Problems to solve -
A - In the article on workplace health incentives, what share of the previously sedentary group was registered as active one year after the active rewards were introduced?
B - Print the part of the article on workplace health incentives that opens with the words containing "Need to know" and closes with "push they need.".

Passage -
####

Need to know
- An employer should pick a broad range of healthy behaviours to reward to avoid alienating groups of employees.
- Short challenges can help to improve behaviours but a continual programme will encourage more employees to adopt healthy habits for the long term.
- An employer should select rewards and incentives carefully; for example, donations to charity work well but small treats can also encourage healthier lifestyles.
Most of us know we should take more exercise, eat at least five portions of fruit and vegetables a day and get plenty of sleep. But, with few of us sticking to these rules, a health incentive programme could give individuals the extra push they need.
These workplace schemes reward employees who adopt healthy behaviours such as giving up smoking, taking more exercise or losing weight. Although still unusual in the UK, these types of programmes are much more common in the US.
The popularity of these programmes in the US can be attributed to the fact that employers have a much more tangible reason to offer them, says Mark Witte, principal at Aon Employee Benefits. “If [an employer is] paying for [its] employees’ medical insurance it’s sensible to incentivise them to be more healthy because it will help to reduce claims and control premiums,” he says. “But, even without this financial incentive, it makes sense for employers to encourage employees to be healthier. It translates into improved productivity, less absence and better engagement.”
Although the UK has a markedly different healthcare system, these incentive schemes are beginning to emerge here. These tend to be much more focused on short-term challenges, with prizes given to the individual or team that clocks up the highest number of steps or loses the most weight.
But while these can be successful, there can be a drawback, says Tim Barnes, business development director at Healthcare RM. “Once the programme’s over you find that most people will go back to their old behaviour,” he says. “[Employers] need to keep promoting the right behaviours to encourage long-term change and engage those employees who are harder to reach.”
Variety of healthy behaviours
Focusing on a variety of healthy behaviours is also important. Incentivising one aspect of health, such as giving up smoking or losing weight, limits the programme’s reach and risks alienating employees who cannot participate because they do not smoke or are already a healthy weight.
The type of reward on offer will also influence the success of the programme. As well as obvious gaffs such as offering unhealthy prizes such as alcohol or chocolate, sometimes the reward can have unintended consequences. Witte explains: “Rewarding attendance may seem an obvious way to reduce absence but, if employees feel they have to come in even when they’re ill, this can lead to presenteeism.”
To play it safe, a donation to charity is a common incentive on offer in these types of schemes. “This can work well,” says Barnes. “I’ve also seen [organisations] offer tickets to sporting events and even the promise of a senior executive doing something daft if employees hit their goals.”
Even relatively small incentives can work well. For example, a key part of provider Vitality Health’s medical insurance and protection products is its Vitality programme. This gives employees who adopt healthy lifestyles discounts from organisations such as British Airways and Champneys, as well as its active rewards, which include free weekly Starbucks and cinema tickets.
Introducing these active rewards has encouraged more people to engage with the programme, says Greg Levine, director of corporate and intermediated business at Vitality Health. “One year after we introduced our active rewards, we found that as well as a six-fold increase in the number of members hitting the weekly activity thresholds, 34% of the previously sedentary group were now registered as active,” he explains. “These rewards have helped to drive real change.”

####

Provided data -
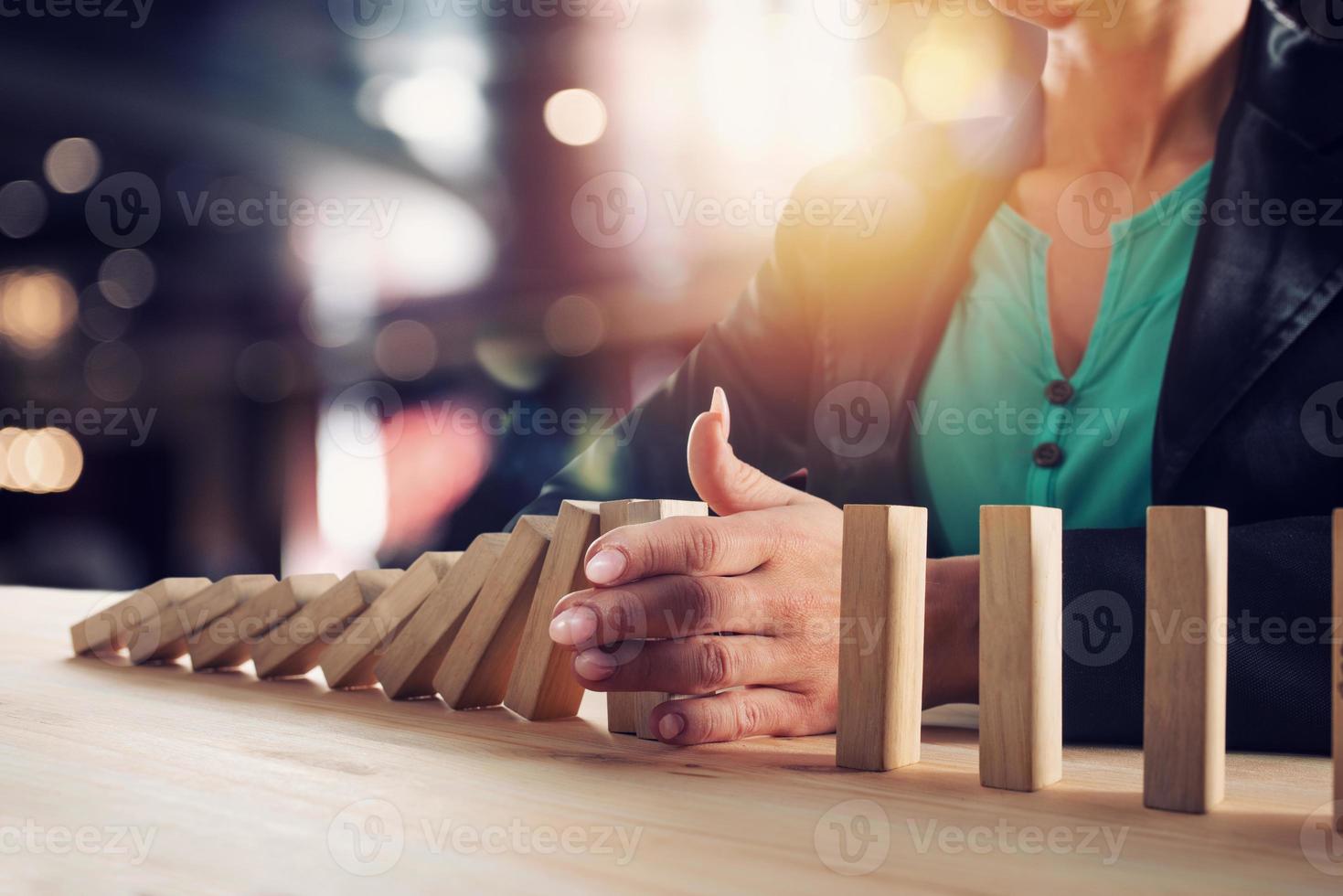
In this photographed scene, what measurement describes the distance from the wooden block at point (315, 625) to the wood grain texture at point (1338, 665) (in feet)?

####

Answers to each task -
A - 34%

B -
Need to know
- An employer should pick a broad range of healthy behaviours to reward to avoid alienating groups of employees.
- Short challenges can help to improve behaviours but a continual programme will encourage more employees to adopt healthy habits for the long term.
- An employer should select rewards and incentives carefully; for example, donations to charity work well but small treats can also encourage healthier lifestyles.
Most of us know we should take more exercise, eat at least five portions of fruit and vegetables a day and get plenty of sleep. But, with few of us sticking to these rules, a health incentive programme could give individuals the extra push they need.